Barcelona were eventually crowned champions but Hegerberg is keen to help Lyon jump back to the top of the pile this season.

"It's very important to look yourself in the mirror after a season like that," she said.

"You look directly at what went wrong in order to - not do any quick fixes - but get down together and see what we have to do to be even better.

"We don't want to hide. It's important to be honest. We have had a very good start to the season and the girls have been training very well. We have a new dynamic in the team with new players and a new coach. We are on a good wave.

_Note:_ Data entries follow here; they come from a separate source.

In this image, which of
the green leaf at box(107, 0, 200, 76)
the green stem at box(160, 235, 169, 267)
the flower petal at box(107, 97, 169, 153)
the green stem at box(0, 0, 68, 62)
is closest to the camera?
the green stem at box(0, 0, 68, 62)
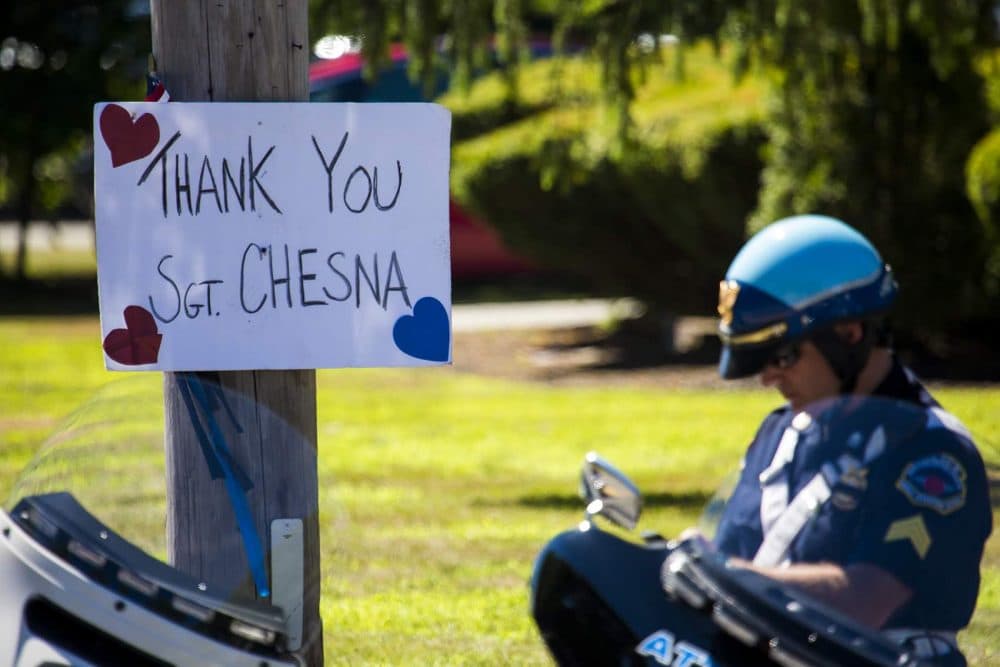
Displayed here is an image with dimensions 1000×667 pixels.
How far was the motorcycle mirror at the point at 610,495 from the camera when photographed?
Answer: 2891mm

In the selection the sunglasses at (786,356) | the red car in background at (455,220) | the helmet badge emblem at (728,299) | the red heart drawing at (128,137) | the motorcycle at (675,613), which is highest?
the red heart drawing at (128,137)

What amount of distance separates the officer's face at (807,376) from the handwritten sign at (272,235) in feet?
2.37

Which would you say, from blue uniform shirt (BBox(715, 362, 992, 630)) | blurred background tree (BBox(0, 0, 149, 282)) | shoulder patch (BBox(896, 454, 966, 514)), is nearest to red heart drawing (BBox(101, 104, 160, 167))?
blue uniform shirt (BBox(715, 362, 992, 630))

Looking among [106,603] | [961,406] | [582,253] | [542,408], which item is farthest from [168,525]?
[582,253]

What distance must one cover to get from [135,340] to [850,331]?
1.44 m

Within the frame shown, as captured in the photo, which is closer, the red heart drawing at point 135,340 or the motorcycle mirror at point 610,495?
the motorcycle mirror at point 610,495


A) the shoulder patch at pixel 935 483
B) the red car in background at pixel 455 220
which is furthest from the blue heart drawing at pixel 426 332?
the red car in background at pixel 455 220

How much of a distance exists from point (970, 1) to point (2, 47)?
52.9 feet

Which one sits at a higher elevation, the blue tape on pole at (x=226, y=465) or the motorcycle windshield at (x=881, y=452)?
the motorcycle windshield at (x=881, y=452)

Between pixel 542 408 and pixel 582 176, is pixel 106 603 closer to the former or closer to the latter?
pixel 582 176

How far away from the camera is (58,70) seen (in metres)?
22.3

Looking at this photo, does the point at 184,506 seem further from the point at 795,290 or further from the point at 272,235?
the point at 795,290

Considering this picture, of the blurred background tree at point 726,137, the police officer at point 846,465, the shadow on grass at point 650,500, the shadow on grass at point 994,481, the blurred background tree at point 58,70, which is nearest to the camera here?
the police officer at point 846,465

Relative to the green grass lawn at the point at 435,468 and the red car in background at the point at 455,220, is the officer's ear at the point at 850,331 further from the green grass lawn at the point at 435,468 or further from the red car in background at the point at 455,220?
the red car in background at the point at 455,220
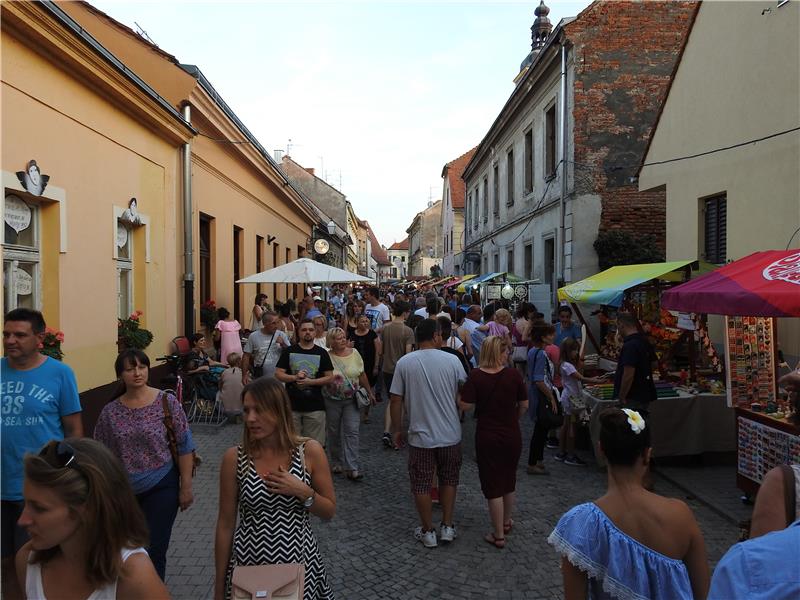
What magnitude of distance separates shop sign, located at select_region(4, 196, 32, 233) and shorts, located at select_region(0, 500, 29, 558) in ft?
10.7

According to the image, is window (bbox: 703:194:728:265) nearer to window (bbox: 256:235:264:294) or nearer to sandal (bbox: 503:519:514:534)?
sandal (bbox: 503:519:514:534)

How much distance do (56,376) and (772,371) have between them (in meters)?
6.58

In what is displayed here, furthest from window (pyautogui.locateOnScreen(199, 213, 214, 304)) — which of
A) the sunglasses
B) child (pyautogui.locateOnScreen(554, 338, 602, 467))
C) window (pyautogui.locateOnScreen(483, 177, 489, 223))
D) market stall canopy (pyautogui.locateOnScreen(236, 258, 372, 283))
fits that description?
window (pyautogui.locateOnScreen(483, 177, 489, 223))

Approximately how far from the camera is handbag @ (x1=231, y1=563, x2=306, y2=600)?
7.06 ft

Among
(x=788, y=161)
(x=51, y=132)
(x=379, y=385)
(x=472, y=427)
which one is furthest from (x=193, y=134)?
(x=788, y=161)

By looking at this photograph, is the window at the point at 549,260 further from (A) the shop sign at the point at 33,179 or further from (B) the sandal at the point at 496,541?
(A) the shop sign at the point at 33,179

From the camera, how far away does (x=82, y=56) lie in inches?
243

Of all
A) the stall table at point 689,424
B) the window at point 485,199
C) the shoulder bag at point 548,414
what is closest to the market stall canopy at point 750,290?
the stall table at point 689,424

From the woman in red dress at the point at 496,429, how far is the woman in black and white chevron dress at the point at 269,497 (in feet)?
7.20

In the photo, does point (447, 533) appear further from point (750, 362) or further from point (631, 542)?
point (750, 362)

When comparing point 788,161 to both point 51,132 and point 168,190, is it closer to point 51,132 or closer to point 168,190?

"Barcelona had a very good season but we won it five times in a row, which is just madness. At some point, something would happen. There are challenges at some point. You have to face them.

"I have huge belief that we will do well this season because when you know how to win, you also know how to continue to win."

The Women's Champions League will look to receive its largest ever audience this season, through a rights deal with broadcaster DAZN, who will show 61 matches on YouTube.

Hegerberg said it came "at exactly the best time" and it is now up to the players to showcase what they can do to a new, global audience.

"The whole organisation around it and how professional it was is the only thing we want - professionalism in everything we do," she said. "We want good coverage of these games.

"We had some good matches last week but the season is long. I hope us, the players, stick to that and we deliver."